Motivating scenario: You want to understand what goes into calculating F and where this logic comes from.

Learning goals: By the end of this subchapter, you should be able to:

  1. Explain how variance among sample means relates to variance in the population.
  2. Define mean squares for the model and for error.
  3. Interpret the \(F\) ratio as a comparison of variance among vs. within groups.
  4. Recognize that if all groups represent samples from the same population, the expected value of \(F\) is one (allowing for sampling error).

Predicting \(\sigma_\bar{x}\) from \(\sigma\)

Remember our “statistical” view of where data come from. We imagine that the data we observe are a sample of size \(n\) from a population with a true mean \(\mu\) and standard deviation \(\sigma_x\). Although we can’t know these true parameters, we estimate them using the sample mean \(\bar{x}\) and standard deviation \(s\).

We envision the distribution of sample means we would get by repeatedly sampling from the same population as the sampling distribution. If the population is normally distributed with standard deviation \(\sigma\), then the standard deviation of the sample means (aka the standard error) is:

\[\sigma_{\overline{x}} = \frac{\sigma}{\sqrt{n}}\]

Animated GIF of a bespectacled character in a wizard costume declaring, "I'm a mathe-magician!" while a groaning sound effect appears as subtitles.
Figure 1: The F distribution is magic.

Squaring both sides gives the variance of the sampling distribution of the mean as the population variance divided by the sample size:

\[\sigma_{\overline{x}}^2 = \frac{\sigma_x^2}{n}\] Multiplying both sides by \(n\) shows that the variance among sample means (for the same population), multiplied by the sample size, equals the population variance:

\[\sigma_{\overline{x}}^2 \times n = \sigma_x^2\]

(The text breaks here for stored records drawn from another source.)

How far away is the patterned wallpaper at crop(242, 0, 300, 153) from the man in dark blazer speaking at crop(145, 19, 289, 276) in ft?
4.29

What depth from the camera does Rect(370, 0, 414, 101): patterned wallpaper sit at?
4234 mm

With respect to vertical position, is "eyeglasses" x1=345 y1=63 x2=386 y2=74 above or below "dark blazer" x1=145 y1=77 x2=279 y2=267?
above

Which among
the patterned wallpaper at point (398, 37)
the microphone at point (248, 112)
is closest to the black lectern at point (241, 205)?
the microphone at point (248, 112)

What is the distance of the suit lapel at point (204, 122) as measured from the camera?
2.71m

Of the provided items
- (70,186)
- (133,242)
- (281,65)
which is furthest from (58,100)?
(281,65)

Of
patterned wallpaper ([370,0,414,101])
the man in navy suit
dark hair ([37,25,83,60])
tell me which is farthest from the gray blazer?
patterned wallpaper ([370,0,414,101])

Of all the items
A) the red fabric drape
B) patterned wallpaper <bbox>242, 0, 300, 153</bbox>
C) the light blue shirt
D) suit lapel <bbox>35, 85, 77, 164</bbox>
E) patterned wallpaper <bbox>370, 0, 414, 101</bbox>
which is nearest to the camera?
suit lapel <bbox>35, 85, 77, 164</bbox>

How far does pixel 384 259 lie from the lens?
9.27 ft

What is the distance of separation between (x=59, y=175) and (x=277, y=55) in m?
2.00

Components of the \(F\) statistic

So we can turn these ideas into parameters to estimate.

Source Parameter Estimate Notation
Model \(n \times \sigma_\bar{x}^2\) Mean square model \(\text{MS}_\text{Model}\)
Error \(\sigma^2_x\) Mean square error \(\text{MS}_\text{Error}\)
Total \(n \times \sigma_\bar{x}^2 + \sigma^2_x\) Mean square total \(\text{MS}_\text{Total}\)

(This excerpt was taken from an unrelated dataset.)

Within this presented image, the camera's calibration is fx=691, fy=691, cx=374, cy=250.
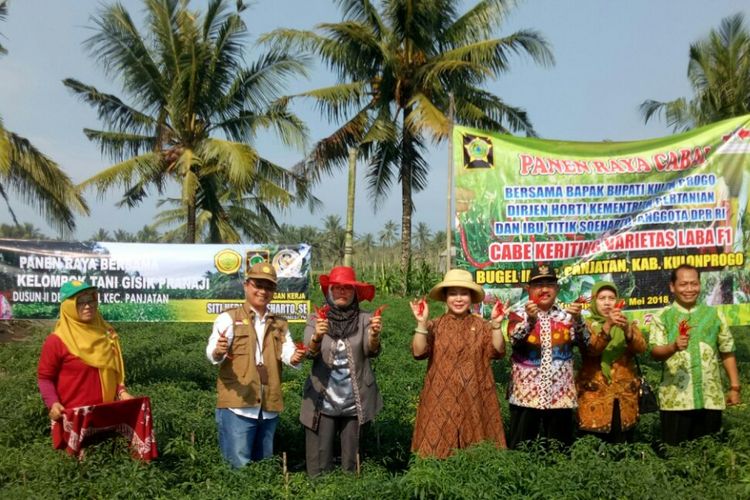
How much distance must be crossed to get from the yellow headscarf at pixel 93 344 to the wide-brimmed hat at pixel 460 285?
7.03 feet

We can use these values to calculate the ratio of variance among groups to variance within groups, \(F\). Notice that when our two samples come from the same population, we expect \(F\) to equal one (save for some sampling error).

\[F = \frac{\text{MS}_\text{Model}}{ \text{MS}_\text{Error} }\]

In one-way ANOVA, what I call “Mean square model” (\(\text{MS}_\text{Model}\)) is often called “Mean squares group” (\(\text{MS}_\text{Groups}\)). I use mean square model to highlight that this extends beyond ANOVA to regression and other linear models.

Implications for NHST:

The derivation above assumes that samples are all drawn from the same population. So this assumption is how we generate our expectation from the null model:

  • If all groups are drawn from the same population (the null hypothesis), then this equality holds: the variance among group means is exactly what we’d expect from sampling error.

  • If groups come from different populations (the alternative), then the variance among group means will be larger than \(\sigma^2\).

In the next section we will see how we can use this framework to test the null that all samples come from the same statistical population.